Tuesday, September 27, 2011

September, 1971: Justice League of America #94

JLA #94 must have arrived in early September, because I remember reading it on a very sunny summer day. I read it out loud to my friend Kevin Quinn who lived down the street, while we played in a large cardboard box in his back yard. I remember being a bit scared and a bit emboldened to have the excuse to read the word "hell" out loud, because it was in the script to this issue.
This comic book confused the heck out of me. It was my first DC comic that wasn't self-contained, as this issue, as I was later to learn, was wrapping up loose ends from the Deadman backup in the cancelled Aquaman comic. This "Deadman" character impressed me a lot, probably in part because all of his appearances in this issue were drawn by Neal Adams, who was obviously a step above the less dazzling Dick Dillin, who drew all of the non-Deadman pages in the comic. But besides the art, the idea behind Deadman (a ghost who could possess living humans) and the audacity of his name (seriously, "Deadman"?! That's a real superhero?!) struck my fancy.

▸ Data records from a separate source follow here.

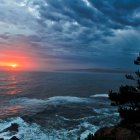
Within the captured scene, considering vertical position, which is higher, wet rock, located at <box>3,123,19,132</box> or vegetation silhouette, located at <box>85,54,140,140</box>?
vegetation silhouette, located at <box>85,54,140,140</box>

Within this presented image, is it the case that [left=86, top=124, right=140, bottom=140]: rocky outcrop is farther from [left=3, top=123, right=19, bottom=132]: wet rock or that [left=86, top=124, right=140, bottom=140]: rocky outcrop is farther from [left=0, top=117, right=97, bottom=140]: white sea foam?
[left=3, top=123, right=19, bottom=132]: wet rock

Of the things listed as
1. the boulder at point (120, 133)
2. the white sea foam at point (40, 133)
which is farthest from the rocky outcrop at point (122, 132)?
the white sea foam at point (40, 133)

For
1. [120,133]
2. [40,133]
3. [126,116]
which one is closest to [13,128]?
[40,133]

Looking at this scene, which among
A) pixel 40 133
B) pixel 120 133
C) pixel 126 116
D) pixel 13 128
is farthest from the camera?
pixel 13 128

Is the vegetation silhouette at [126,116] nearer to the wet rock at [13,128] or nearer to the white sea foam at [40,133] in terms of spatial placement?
the white sea foam at [40,133]

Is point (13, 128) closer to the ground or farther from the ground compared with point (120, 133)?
closer to the ground

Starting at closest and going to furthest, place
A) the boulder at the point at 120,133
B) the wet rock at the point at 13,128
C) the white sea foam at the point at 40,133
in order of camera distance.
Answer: the boulder at the point at 120,133 → the white sea foam at the point at 40,133 → the wet rock at the point at 13,128

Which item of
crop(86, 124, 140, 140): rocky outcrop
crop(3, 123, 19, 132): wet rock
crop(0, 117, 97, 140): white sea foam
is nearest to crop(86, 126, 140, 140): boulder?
crop(86, 124, 140, 140): rocky outcrop

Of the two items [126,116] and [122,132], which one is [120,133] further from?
[126,116]

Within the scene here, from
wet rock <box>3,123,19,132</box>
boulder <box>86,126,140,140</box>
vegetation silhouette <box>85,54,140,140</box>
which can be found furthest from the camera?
wet rock <box>3,123,19,132</box>

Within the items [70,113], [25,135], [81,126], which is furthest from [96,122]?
[25,135]

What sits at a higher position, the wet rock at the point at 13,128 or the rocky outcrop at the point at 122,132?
the rocky outcrop at the point at 122,132

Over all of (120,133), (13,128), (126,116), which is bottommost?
(13,128)

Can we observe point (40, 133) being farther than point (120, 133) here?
Yes
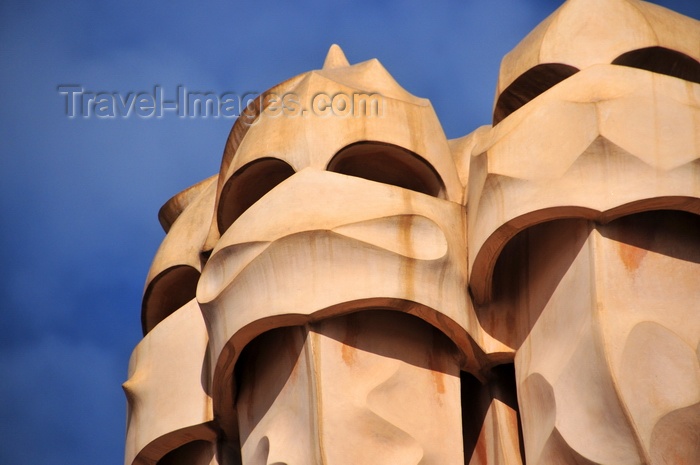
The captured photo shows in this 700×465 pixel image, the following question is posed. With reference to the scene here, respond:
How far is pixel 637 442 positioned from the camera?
17016 millimetres

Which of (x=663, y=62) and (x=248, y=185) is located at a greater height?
(x=663, y=62)

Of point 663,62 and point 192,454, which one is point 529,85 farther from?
point 192,454

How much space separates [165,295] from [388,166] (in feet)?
12.2

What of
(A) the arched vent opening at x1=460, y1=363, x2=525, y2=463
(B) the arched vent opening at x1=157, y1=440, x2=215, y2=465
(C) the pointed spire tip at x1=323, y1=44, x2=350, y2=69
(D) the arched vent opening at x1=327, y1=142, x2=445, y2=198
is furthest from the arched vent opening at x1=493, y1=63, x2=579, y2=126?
(B) the arched vent opening at x1=157, y1=440, x2=215, y2=465

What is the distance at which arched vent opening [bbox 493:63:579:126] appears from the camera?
19.8 m

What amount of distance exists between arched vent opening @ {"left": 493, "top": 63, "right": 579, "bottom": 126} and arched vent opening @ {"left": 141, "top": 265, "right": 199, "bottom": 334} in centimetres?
428

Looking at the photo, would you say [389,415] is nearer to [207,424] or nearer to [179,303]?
[207,424]

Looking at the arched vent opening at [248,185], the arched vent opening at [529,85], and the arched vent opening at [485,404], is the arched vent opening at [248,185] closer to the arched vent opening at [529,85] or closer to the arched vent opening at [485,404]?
the arched vent opening at [529,85]

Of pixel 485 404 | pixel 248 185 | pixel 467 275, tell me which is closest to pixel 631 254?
pixel 467 275

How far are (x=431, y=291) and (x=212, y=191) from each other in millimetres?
4750

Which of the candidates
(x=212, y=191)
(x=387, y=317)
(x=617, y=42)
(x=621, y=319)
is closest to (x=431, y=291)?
(x=387, y=317)

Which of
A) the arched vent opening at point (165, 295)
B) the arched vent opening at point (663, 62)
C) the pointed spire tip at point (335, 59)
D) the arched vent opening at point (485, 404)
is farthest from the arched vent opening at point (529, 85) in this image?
the arched vent opening at point (165, 295)

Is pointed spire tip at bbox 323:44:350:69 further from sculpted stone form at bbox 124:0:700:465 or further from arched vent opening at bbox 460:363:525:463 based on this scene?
arched vent opening at bbox 460:363:525:463

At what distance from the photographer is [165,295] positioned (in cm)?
2255
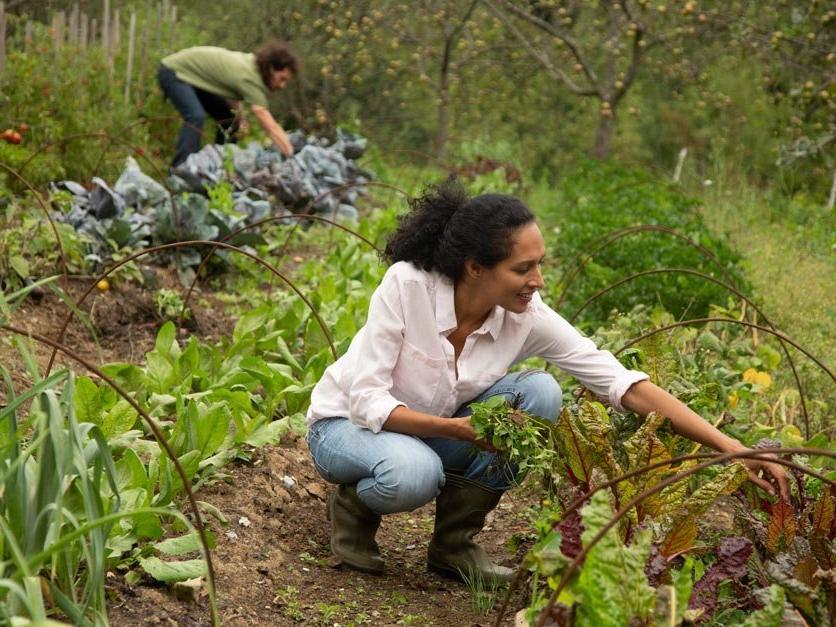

I was less impressed with Merlyn, an archer villain who debuted in this issue (although I remember assuming he had been around already; I wasn't accustomed to the idea that actual new characters could even be introduced to the comic books!).
In the back of this 48-pager were reprints of the first appearances of Starman and the Sandman, both from the 1940's. I know that I wasn't the only young reader who absolutely loved the Sandman's unconventional "costume", which consisted of a mismatched double-breasted business suit and hat with a gas mask. Later, I could never figure out why they would have ever put him in a boring yellow and purple union suit. While I loved the Sandman's look and gimmick (he put his enemies to sleep with a gas gun), the story wasn't impressive enough to stick with me, and this first appearance, contrary to the cover, wasn't really an "origin" story. The Starman story, though, was a geniune origin, the first one I got to read! "Origin" stories, which tell who the hero is and how he came to be, have always been important ones to comic book fans, maybe the most important, when routine adventures fail to live up to the initial promise of an exciting concept. Anyway, the Starman tale told me how Ted Knight invented his incredible "gravity rod".  Well, I guess the tale just told me that he invented the gravity rod, but that was good enough for me, that and seeing a hero debut in a newly-designed costume (although the maskless red-and-green outfit with the boring star as a chest emblem didn't exactly thrill me).